A mixed sequencing approach

The ‘mixed sequencing’ approach (Fig. 2a) involves long-read sequencing of just a few samples (for example, 10–20% of all samples) and short-read sequencing of the remaining samples to genotype variants that are discovered by long-read sequencing. The rationale behind this approach, similar to the selection of individuals for high coverage in the mixed coverage strategy, is to identify a small subset of samples (either randomly or by known diversity43, ethnicity or phenotype) and sequence only these to higher coverage. This mixed sequencing approach was effective in elucidating germline SVs that predispose to cancer, whereby short-read sequencing was used to identify evidence of SVs followed by long-read sequencing of selected samples44. Phylogenetic analysis of variants detected by short-read sequencing has also been used to select a representative set of soybean accessions for long-read sequencing and de novo assembly33. Other studies have used SVCollector43 to automatically select samples (this is done over iterations by selecting the most diverged sample and re-ranking remaining samples based on non-selected variation) for long-read sequencing to complement existing short-read sequencing data25,32. Once a subset of samples have been sequenced with long-read technologies, yielding a set of identified SVs, their breakpoint coordinates can be genotyped (for example, insertions) across the short-read sequence data sets. In this way, robust allele frequencies for the identified variants can be obtained, albeit with a bias towards variants identified by long-read sequencing, which means that rare variants contained in other samples may be missed. It may not be possible to directly genotype all types of SV using short reads, especially in repetitive regions, but knowledge of the haplotypes on which the SVs of interest are found will enable imputation of these variants based on short-read SNV genotypes11. This strategy has already been applied using diversity panels of human SVs to discover novel expression quantitative trait loci (eQTLs)45,46 and signatures of evolutionary adaptation47. If for this strategy no additional short-read data need to be generated, then this approach is likely to be the most affordable, as sequencing 200 of the 2,500 individuals to 30-fold coverage only requires 18 Tbp of data.

Sequencing logistics

Efficiently operating long-read sequencers at scale, from logistics to sample preparation, loading optimizations and run monitoring, is not a trivial task. ONT and PacBio have different advantages but also challenges in almost every step in this process given their different designs of flow cells and sequencing instruments (Fig. 2b). The per-sample sequencing process and the characteristics of each technology are reviewed elsewhere31.

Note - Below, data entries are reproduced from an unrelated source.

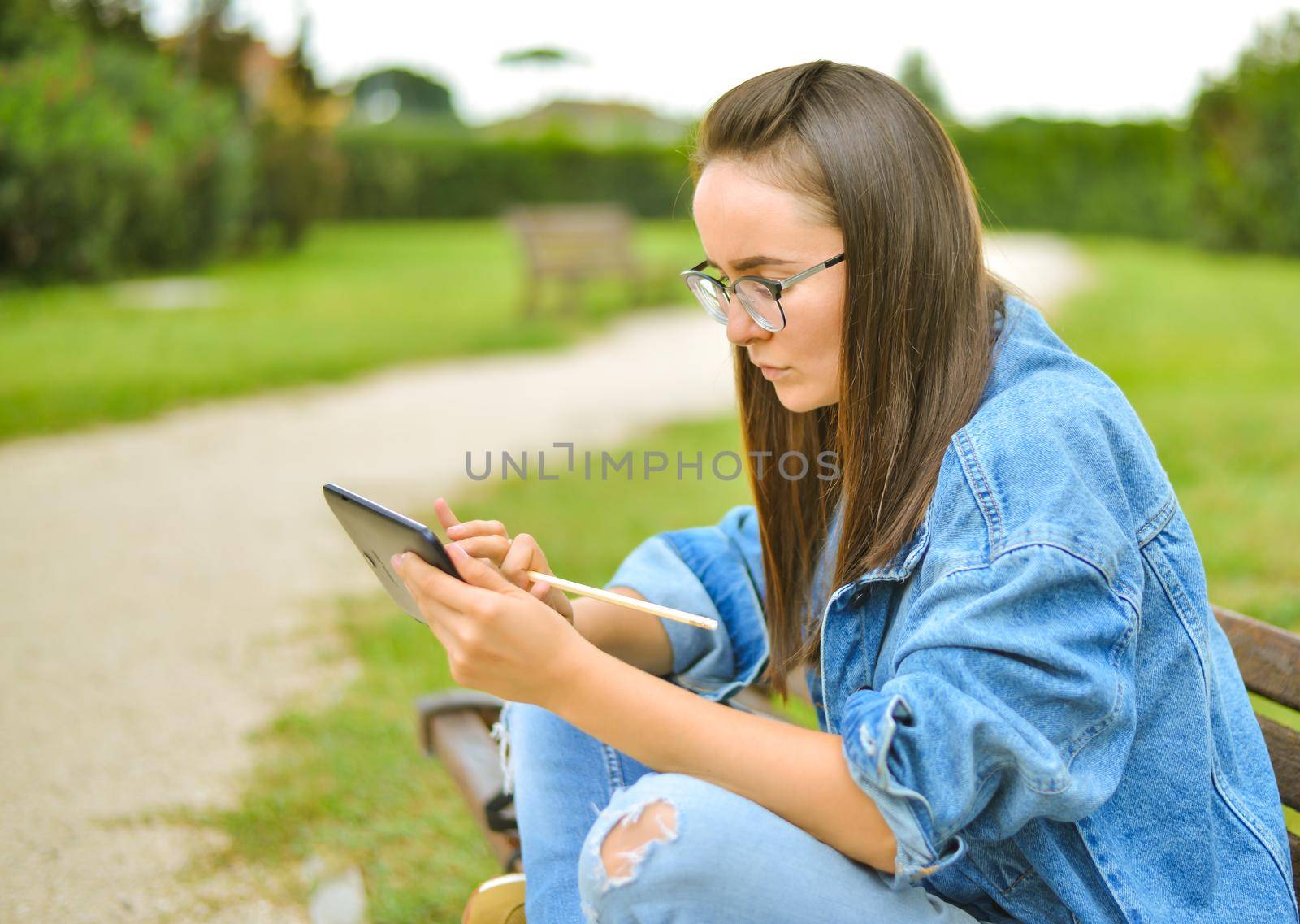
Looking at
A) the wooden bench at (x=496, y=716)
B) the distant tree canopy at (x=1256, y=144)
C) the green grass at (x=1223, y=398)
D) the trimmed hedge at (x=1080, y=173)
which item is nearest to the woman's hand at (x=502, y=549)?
the wooden bench at (x=496, y=716)

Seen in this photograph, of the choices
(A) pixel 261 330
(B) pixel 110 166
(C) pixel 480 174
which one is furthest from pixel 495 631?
(C) pixel 480 174

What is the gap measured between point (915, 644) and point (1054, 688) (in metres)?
0.13

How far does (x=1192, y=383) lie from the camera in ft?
21.6

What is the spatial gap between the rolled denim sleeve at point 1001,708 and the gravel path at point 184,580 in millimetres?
922

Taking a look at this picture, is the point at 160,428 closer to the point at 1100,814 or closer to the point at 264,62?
the point at 1100,814

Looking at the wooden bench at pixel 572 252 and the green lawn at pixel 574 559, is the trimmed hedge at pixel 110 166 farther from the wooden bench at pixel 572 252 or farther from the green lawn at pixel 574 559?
the green lawn at pixel 574 559

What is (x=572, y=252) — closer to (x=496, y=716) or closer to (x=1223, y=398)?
(x=1223, y=398)

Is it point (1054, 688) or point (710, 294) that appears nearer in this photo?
point (1054, 688)

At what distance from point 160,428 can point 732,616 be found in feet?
16.4

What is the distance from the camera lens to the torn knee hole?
114 cm

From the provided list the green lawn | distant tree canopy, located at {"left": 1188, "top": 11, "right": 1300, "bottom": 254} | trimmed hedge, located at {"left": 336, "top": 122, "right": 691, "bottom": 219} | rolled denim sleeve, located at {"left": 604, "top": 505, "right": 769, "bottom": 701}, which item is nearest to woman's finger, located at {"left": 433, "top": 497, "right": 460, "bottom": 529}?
rolled denim sleeve, located at {"left": 604, "top": 505, "right": 769, "bottom": 701}

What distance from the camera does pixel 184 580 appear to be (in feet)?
13.1

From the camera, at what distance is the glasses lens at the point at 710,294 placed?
1.49 m

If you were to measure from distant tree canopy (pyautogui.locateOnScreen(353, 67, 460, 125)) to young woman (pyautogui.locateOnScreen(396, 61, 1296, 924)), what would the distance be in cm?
4461
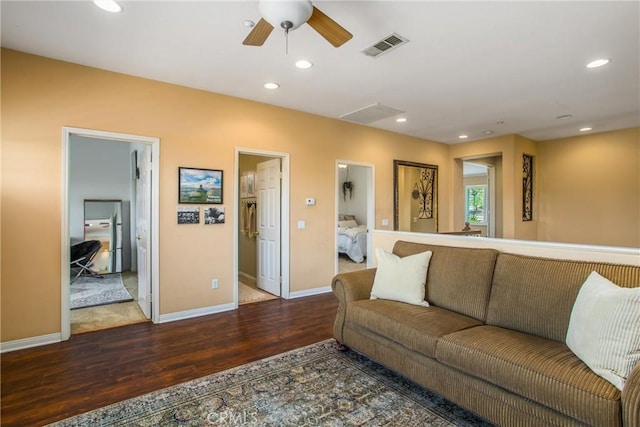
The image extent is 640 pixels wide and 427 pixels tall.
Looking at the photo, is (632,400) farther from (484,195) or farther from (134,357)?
(484,195)

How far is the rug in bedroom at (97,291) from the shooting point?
4.33 meters

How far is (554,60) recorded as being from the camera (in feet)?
10.1

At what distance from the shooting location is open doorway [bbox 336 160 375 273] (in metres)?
6.73

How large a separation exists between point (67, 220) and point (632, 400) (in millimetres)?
4234

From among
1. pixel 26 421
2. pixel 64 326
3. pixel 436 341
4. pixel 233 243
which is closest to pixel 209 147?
pixel 233 243

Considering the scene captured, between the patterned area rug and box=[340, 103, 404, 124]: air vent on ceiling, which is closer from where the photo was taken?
the patterned area rug

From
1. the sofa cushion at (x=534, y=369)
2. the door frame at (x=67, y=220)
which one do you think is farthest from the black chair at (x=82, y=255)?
the sofa cushion at (x=534, y=369)

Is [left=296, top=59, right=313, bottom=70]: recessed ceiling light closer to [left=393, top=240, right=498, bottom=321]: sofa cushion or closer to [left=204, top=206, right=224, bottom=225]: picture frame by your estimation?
[left=204, top=206, right=224, bottom=225]: picture frame

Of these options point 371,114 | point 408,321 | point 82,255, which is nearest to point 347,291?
point 408,321

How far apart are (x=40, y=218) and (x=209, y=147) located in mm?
1791

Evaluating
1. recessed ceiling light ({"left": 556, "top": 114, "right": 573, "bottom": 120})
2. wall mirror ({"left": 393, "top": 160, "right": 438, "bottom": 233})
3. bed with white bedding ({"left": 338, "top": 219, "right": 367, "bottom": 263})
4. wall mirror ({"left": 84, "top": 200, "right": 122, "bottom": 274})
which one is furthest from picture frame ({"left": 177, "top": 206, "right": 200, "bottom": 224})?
recessed ceiling light ({"left": 556, "top": 114, "right": 573, "bottom": 120})

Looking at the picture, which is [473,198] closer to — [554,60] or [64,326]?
[554,60]

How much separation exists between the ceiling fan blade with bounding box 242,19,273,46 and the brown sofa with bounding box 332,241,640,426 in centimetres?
202

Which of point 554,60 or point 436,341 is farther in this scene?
point 554,60
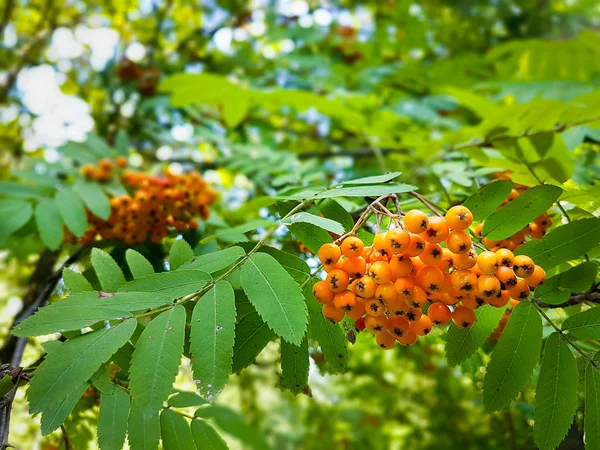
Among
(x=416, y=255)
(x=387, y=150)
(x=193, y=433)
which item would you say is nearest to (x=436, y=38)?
(x=387, y=150)

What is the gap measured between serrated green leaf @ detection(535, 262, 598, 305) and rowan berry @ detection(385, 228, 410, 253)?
45 centimetres

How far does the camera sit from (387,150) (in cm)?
368

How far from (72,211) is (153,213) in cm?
38

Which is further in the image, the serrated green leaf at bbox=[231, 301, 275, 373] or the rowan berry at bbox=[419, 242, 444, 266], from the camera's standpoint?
the serrated green leaf at bbox=[231, 301, 275, 373]

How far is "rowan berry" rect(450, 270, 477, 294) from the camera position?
98 centimetres

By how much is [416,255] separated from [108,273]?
84 centimetres

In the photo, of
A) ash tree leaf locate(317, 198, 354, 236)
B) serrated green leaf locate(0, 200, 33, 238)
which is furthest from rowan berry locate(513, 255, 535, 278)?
serrated green leaf locate(0, 200, 33, 238)

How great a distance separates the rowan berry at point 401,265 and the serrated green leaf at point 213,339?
381mm

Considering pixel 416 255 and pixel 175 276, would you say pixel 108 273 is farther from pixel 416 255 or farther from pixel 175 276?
pixel 416 255

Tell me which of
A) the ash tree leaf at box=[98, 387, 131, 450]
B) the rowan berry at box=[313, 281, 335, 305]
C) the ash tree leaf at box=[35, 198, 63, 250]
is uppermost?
the rowan berry at box=[313, 281, 335, 305]

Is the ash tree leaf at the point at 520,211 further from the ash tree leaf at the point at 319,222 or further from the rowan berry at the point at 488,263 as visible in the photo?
the ash tree leaf at the point at 319,222

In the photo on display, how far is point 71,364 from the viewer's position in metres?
0.93

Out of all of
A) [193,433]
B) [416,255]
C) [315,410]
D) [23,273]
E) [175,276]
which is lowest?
[315,410]

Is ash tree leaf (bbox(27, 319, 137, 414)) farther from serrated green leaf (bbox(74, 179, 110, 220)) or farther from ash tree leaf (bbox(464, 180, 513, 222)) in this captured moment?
serrated green leaf (bbox(74, 179, 110, 220))
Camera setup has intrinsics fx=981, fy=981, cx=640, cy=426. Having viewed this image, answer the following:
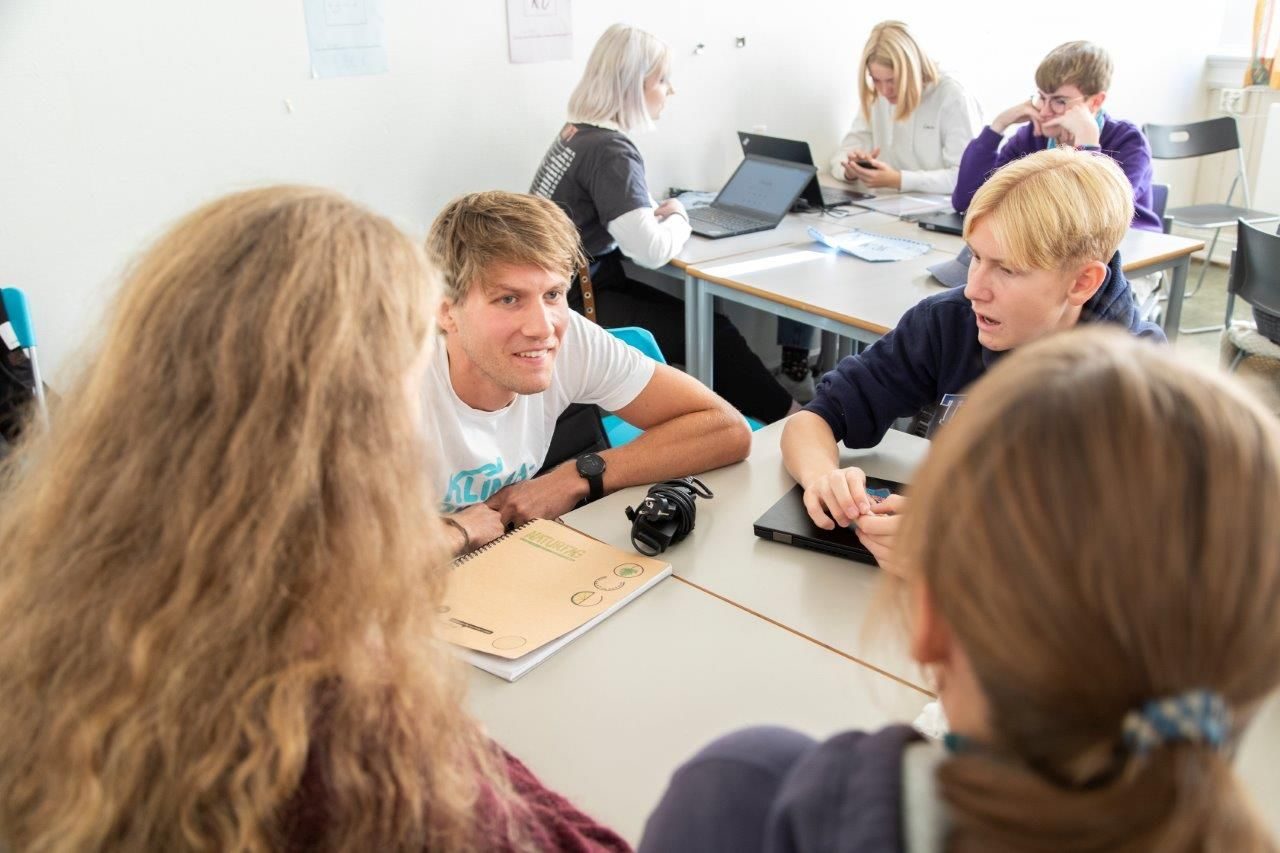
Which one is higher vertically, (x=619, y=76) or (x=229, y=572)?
(x=619, y=76)

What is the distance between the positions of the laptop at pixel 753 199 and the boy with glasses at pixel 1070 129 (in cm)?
57

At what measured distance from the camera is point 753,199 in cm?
344

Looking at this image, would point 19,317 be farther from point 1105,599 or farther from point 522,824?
point 1105,599

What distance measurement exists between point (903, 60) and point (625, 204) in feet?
5.19

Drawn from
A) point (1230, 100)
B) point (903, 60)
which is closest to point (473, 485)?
point (903, 60)

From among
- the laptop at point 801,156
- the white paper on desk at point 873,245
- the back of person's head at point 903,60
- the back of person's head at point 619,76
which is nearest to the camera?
the white paper on desk at point 873,245

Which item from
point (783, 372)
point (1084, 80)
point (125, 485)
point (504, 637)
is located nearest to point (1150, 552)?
point (125, 485)

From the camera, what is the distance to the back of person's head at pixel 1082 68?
3127mm

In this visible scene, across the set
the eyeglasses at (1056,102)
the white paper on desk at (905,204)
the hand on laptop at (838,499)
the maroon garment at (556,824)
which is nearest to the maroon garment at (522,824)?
the maroon garment at (556,824)

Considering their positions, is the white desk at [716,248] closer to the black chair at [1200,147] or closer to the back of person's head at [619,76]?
the back of person's head at [619,76]

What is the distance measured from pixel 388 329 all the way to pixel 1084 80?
3089mm

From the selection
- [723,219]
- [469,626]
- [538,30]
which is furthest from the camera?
[723,219]

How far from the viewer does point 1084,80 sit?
3.15m

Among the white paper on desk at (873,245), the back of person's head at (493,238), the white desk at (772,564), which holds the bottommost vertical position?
the white desk at (772,564)
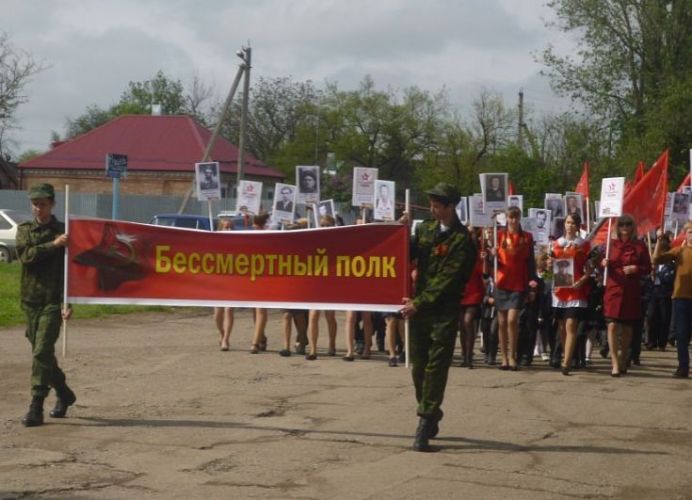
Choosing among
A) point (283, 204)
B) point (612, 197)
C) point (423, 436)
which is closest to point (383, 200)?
point (283, 204)

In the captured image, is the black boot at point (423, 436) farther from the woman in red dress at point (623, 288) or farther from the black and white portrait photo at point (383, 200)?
the black and white portrait photo at point (383, 200)

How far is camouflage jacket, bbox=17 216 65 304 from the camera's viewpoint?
1091 centimetres

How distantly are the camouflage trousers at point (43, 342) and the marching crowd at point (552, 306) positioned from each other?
5.26 metres

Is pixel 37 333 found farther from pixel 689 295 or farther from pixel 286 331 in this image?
pixel 689 295

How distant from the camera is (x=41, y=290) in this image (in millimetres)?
10906

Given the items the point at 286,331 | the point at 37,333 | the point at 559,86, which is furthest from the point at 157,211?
the point at 37,333

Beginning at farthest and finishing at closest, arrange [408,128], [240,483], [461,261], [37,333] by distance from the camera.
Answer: [408,128] < [37,333] < [461,261] < [240,483]

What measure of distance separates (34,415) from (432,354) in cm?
344

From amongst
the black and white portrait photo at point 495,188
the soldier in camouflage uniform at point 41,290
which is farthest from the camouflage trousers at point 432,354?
the black and white portrait photo at point 495,188

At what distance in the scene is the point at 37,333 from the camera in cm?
1087

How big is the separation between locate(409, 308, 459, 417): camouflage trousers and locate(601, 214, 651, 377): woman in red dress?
5600 millimetres

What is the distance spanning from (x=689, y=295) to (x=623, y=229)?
1.16 meters

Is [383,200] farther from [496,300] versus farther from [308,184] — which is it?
[496,300]

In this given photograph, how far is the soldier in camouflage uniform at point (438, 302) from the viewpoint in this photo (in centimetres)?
1006
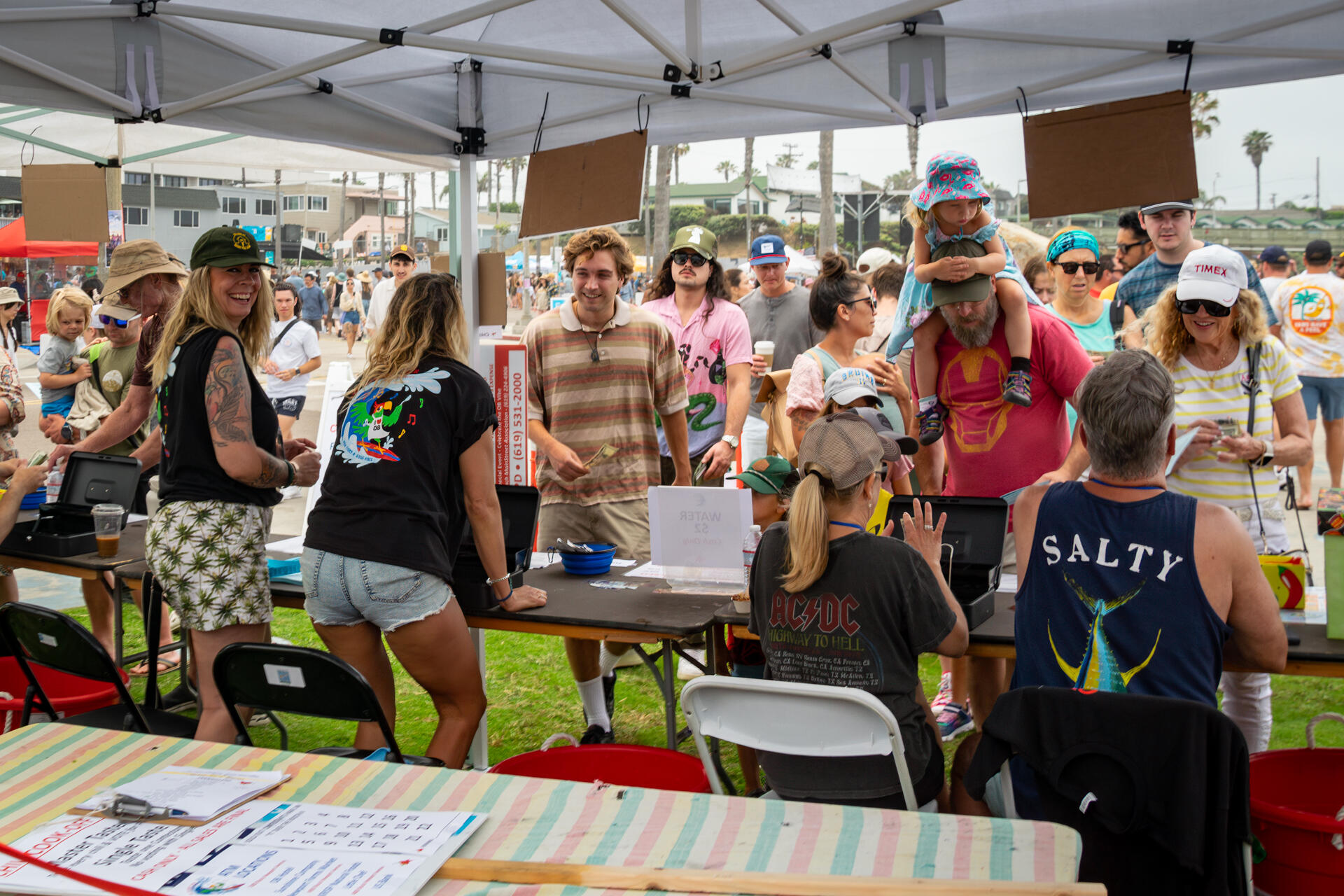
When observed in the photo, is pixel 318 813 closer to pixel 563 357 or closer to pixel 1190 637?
pixel 1190 637

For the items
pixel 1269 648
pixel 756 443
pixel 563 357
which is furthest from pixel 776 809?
pixel 756 443

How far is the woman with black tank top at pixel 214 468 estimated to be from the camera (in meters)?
2.89

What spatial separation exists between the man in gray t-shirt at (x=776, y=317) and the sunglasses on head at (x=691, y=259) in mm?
544

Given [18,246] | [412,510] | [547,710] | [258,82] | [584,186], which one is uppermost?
[18,246]

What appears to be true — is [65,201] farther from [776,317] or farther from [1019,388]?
[1019,388]

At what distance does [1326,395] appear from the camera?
7.59 meters

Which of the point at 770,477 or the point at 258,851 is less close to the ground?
the point at 770,477

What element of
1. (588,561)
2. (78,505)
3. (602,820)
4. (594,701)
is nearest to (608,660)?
(594,701)

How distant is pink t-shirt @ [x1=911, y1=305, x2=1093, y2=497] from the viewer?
3441mm

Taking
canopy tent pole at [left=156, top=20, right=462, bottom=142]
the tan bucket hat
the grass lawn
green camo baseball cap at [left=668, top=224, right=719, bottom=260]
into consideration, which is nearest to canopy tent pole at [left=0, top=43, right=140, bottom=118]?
canopy tent pole at [left=156, top=20, right=462, bottom=142]

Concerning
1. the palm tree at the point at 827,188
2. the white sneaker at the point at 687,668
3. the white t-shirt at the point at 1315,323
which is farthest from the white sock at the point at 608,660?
the palm tree at the point at 827,188

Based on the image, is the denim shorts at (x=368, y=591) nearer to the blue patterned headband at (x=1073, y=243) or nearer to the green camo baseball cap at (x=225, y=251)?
the green camo baseball cap at (x=225, y=251)

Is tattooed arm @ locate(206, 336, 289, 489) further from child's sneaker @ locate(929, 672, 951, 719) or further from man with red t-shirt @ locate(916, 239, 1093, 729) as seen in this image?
child's sneaker @ locate(929, 672, 951, 719)

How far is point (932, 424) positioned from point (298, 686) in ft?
7.11
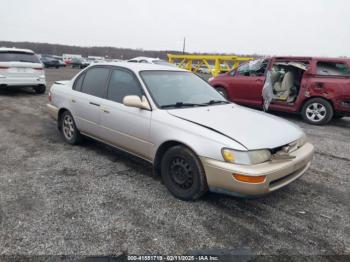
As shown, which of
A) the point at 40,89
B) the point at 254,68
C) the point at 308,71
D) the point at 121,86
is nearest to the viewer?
the point at 121,86

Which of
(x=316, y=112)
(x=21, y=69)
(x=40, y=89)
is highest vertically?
(x=21, y=69)

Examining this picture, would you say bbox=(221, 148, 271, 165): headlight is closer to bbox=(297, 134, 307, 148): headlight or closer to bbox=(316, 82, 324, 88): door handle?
bbox=(297, 134, 307, 148): headlight

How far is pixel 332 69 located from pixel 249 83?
216 centimetres

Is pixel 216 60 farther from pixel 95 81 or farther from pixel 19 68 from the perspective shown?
pixel 95 81

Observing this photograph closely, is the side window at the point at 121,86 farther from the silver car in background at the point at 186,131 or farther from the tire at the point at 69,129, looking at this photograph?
the tire at the point at 69,129

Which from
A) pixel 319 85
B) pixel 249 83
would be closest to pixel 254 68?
pixel 249 83

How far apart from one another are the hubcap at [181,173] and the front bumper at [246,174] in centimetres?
27

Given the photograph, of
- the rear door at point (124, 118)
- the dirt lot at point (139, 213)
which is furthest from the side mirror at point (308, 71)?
the rear door at point (124, 118)

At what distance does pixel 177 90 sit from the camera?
13.2 feet

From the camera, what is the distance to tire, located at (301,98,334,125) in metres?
7.57

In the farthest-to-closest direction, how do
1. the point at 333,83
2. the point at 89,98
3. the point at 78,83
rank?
the point at 333,83, the point at 78,83, the point at 89,98

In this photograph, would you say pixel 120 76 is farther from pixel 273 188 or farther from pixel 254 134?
pixel 273 188

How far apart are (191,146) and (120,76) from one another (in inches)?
69.7

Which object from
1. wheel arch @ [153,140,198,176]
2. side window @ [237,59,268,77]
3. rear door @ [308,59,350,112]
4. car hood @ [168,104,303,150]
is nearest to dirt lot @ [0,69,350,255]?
wheel arch @ [153,140,198,176]
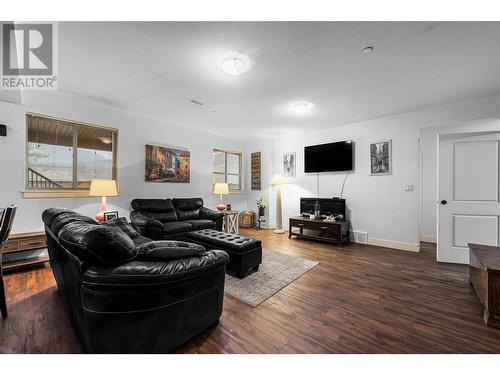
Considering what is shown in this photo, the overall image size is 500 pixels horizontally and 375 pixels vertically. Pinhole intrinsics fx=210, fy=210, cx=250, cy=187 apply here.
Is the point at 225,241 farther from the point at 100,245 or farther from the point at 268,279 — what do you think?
the point at 100,245

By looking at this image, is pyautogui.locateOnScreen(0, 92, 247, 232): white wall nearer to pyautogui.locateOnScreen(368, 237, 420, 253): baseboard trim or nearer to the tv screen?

A substantial amount of high molecular weight DNA (HMW DNA) and highly pure input DNA is of crucial importance in these methods. Achieving this DNA quality requires specific extraction methods and is often challenging for samples for which only limited or degraded material is available (for example, non-contemporary samples or samples from very small organisms). Amplification-free low-input DNA kits exist for both PacBio48 and ONT (https://nanoporetech.com/products/kits) sequencing platforms, with a minimum input DNA amount of 150 ng and 400 ng, respectively. However, these machines frequently require much more DNA to produce optimal sequencing yields. At the time of writing, it is often necessary to perform a nuclease flush and library reloading on an ONT flow cell to recover blocked pores to obtain the highest yield, which is an additional preparation step that is not necessary for PacBio cells. Importantly, ONT flow cells and PacBio SMRT cells have a limited shelf life, which is logistically challenging when sequencing many samples. Depending on the organism and its features, such as its physical size, the presence of a cell wall or secondary metabolites, high-quality DNA extraction can be a major constraint. Variability in DNA quality and molecular weight is a common issue and pre-sequencing quality control is necessary to ensure that inadequate samples are omitted and other technical covariates are recorded to be taken into account in downstream statistical analysis.

ONT sequencers store the raw data as hdf5 files (in the fast5 format), requiring base calling to obtain the more commonly used and much smaller fastq and BAM formats. Currently, incremental updates to the ONT base-calling algorithm regularly improve the read accuracy49, which suggests that repeating the base calling of older data is valuable. This reanalysis requires long-term storage of the fast5 files, which can be up to 1.5 TB for a single PromethION flow cell, although further compression is possible50. By contrast, the PacBio base-calling process is highly mature, and BAM files containing unaligned reads are produced directly from the sequencing machine. For HiFi reads, post-processing of the subreads is essential to collapse consecutive sequenced DNA molecules down to a high-quality consensus sequence, which is also done on the latest version of the machine (Sequel IIe system), and thus the overall data storage requirement is much reduced.

Analytical considerations

Arguably the main challenge in population-level studies is a scalable and streamlined analysis. Multiple recent reviews have discussed approaches at the single sample level6,7,21. Table 2 lists computational tools that are commonly used in long-read sequencing projects and these are reviewed in-depth elsewhere6,7. Of note, in this very rapidly developing area of genomics, new tools are introduced constantly while established ones quickly become outdated. As we do not assume that matching short-read sequencing data are available for every individual, the integration of long-read and short-read data is not discussed. Nevertheless, we highlight the important role of short reads for the polishing of long reads51 and assemblies52 or in fine-scale resolution of SV breakpoints11. These applications may lose their relevance as the accuracy of long-read sequencing improves, as is already the case for PacBio HiFi data.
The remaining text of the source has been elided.